| Objective |
Pull out the text from the line holding "Is dark green" to the end of the rows below, both ends included, and copy it word for word.

----- Records supplied

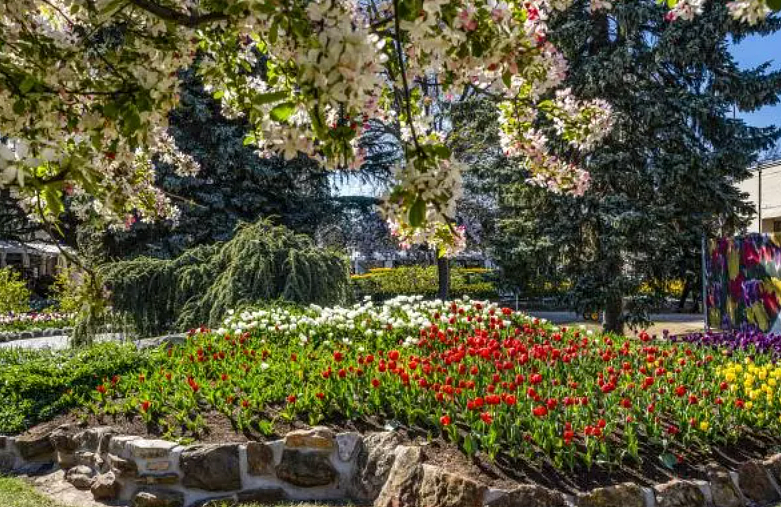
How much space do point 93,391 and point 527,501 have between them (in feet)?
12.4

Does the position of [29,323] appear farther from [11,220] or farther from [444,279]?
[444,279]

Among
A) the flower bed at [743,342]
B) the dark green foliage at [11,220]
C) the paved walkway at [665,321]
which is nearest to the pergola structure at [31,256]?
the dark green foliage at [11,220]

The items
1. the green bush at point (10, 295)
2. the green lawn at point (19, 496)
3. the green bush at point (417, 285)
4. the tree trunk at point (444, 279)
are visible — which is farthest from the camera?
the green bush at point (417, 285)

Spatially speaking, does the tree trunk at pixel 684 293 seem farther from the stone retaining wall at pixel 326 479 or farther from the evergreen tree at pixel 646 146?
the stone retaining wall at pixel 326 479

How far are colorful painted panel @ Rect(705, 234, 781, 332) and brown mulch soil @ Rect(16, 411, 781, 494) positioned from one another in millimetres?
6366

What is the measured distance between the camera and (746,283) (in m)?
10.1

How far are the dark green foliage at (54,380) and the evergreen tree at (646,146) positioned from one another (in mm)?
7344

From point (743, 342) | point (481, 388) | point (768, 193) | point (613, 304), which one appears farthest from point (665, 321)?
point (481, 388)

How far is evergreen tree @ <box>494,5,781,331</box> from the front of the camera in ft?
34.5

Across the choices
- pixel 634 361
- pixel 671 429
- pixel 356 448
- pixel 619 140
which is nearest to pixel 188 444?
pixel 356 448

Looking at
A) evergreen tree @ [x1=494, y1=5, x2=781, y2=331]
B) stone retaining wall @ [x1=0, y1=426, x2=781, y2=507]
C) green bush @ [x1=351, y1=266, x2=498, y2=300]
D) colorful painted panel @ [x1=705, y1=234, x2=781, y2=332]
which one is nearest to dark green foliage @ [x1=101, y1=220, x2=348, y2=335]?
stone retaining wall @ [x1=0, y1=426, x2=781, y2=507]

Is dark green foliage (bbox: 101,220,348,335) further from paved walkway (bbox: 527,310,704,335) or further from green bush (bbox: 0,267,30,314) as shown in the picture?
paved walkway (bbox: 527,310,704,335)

----------

| The response |
Is dark green foliage (bbox: 101,220,348,335) further from paved walkway (bbox: 527,310,704,335) or further from green bush (bbox: 0,267,30,314) as shown in the picture?
paved walkway (bbox: 527,310,704,335)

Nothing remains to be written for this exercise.